January 8th, 2013 | Comment
With the new year upon us and the Fiscal Cliff receding into the distance, it’s a good time to look to what healthcare marketers should consider to make their own goals for 2013 into realities.
Educate, educate, educate. Healthcare providers have by now realized that simply buying EMR and Computerized Physician Order Entry systems won’t make them a success. Marketers that provide an educational lifeline around evolving work processes and getting people to work differently will build long-term loyalty.
A video is worth a thousand white papers. Video is truly coming into its own as a communication tool, so it’s no surprise that it’s also one of the fastest-growing areas within healthcare publishing. With the explosion of tablet use, more healthcare executives will view video, especially in post-work hours and during travel time.

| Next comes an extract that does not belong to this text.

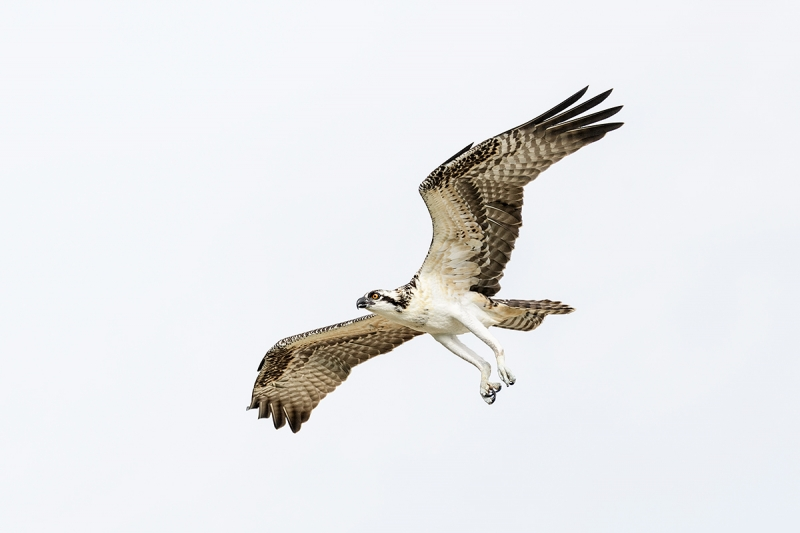 Osprey-fresh-juvenile-in-flight-_DSC1274-Indian-Lake-Estates,-FL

Content is the new brand marketing. Healthcare IT budgets may be trending higher, but marketing budgets remain lean. For healthcare marketers, delivering branded content kills two birds: it keeps your name out there and it fast-forwards leads into the consideration funnel. The good news is that healthcare media partners have become adept at co-developing content that can be used for web sites, lead generation and events.
Get serious about paid search. It’s amazing how much marketers use search but how cavalier they can be about integrating it into their overall marketing programs. Paid search in particular can deliver big benefits in terms of transparency, geo-targeting, and effectiveness – and the more integrated with the overall marketing program, the better.
Purpose and repurpose. Original, owned content marketing will continue to outpace marketing messages, at least in its appeal to decision-makers, so it makes sense to cycle and recycle content, from snackable bites to long formats. Content from a series of interviews with thought leaders, for example, can be repurposed as a virtual roundtable, deployed in social channels, and used as a hook within digital ads.